I told him that I knew I did, and he should not lie.
He jumbled off a million things trying to confuse me, and telling me the pâté he bought for himself cost way more than it ever could.
So, I got out my notebook and got loud.
I did the math of everything he bought, and how much should have been left over. Even if the pâté had cost his made up ridiculous amount- he still owed me.
It was a weird moment. Because there is nothing to do in Haiti, a white chick yelling at a shady dude and doing math draws a crowd of observers. I didn't want to shame him. I didn't want to seem ruthless, but I HAD to get him to admit there was change.
$275 GUDS ($6) didn't matter, it was the lying that had me yelling. Since my divorce from a pathological liar, something comes over me in battle with dishonesty. Shady Haitians got nothing on my ex-husband. Mama will break you.
So, we did the math over and over. Finally I stood up, towered over him sitting, looked him in the eyes and said "I bought you pâté because you helped me when I needed your help. But you are stealing from me, and lying to me- and now I can not ask for your help ever again. Bring me $275 GUDS today! Do the right thing." And walked away.
20 minutes later, Frankie came and found me excited saying "My money! My money!" And pointing for me to come outside.
Shady dude brought me $235 GUDS.
And then.... we hit the math again.
He said "I have stealed never from anyone!"
I said "You are stealing $40 GUDS from me right now. THIS is stealing!"
He eventually brought me another $10 GUDS claiming the pâté had a new, lower (still lying) price.
We called it even and shook hands. I thanked him for being honest, and told him that he will be blessed for doing the right thing.
Victory.
All in front of the pastor. Hahahaha!
Later that afternoon, the whole house flooded. One of the toilets went crazy, and we had about an inch of water everywhere.
Frankie and and his pal, Dolincie, have become my pre-teen sons. And they are soooooooo helpful. They play with the boys non stop, and take my trash to wherever the heck it goes in Haiti, and just help out constantly. I love them, and feed them mangos every morning.
While they were frantically trying to clean up the water with the 3 towels I own, I was frantically making phone calls to the landlord, and laughing.
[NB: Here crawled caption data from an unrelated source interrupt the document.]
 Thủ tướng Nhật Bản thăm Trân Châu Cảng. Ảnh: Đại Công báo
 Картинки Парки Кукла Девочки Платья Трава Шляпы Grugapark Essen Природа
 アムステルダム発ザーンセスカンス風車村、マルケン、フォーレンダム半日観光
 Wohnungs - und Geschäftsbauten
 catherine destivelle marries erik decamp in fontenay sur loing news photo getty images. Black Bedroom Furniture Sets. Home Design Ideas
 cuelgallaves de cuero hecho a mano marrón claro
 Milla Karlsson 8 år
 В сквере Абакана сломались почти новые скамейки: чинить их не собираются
Once they figured out a system that worked to move the water out of the house.
I said "Frankie- dlo. Tausha- motege."
Frankie said "Wi motege!"
Translation: Frankie- you handle the water, I'm going to make some food. Yes food!!
Food... Crap. I got nothing. I haven't had a fridge for 3 days, so we've been living off a pate and chicken from the street. I DID have a huge pot of Haitian rice this morning that one of the moms made me as a thank you for giving her money to buy her baby amoxicillin. But, then another mom came over and explained that she had nothing to feed her 7 sons (who I've met) today- and I gave her the pot of rice.
In walks Lana.
My all time favorite Haitian girl. (Note- her cute owl earrings, that God put in my moms suitcase just for Lana) She was my neighbor at the house I just moved from. Her whole family just makes me die in Haitian love.
Lana held in her hands a pot of rice, and a pot of sauce from her mom. They sent me food from a mile up the mountain. Just enough to feed my flood rescue team, my boys, and the two little skinny girls that I didn't know that we're hanging out outside my door staring in.
#GODMAGIC
I could tell 200 more stories from the last two days... But I will sign off with the facts:
#tetchage + #godmagic = #peacelovehaiti
God works through people. Keep embracing the wonderful people who are there to help!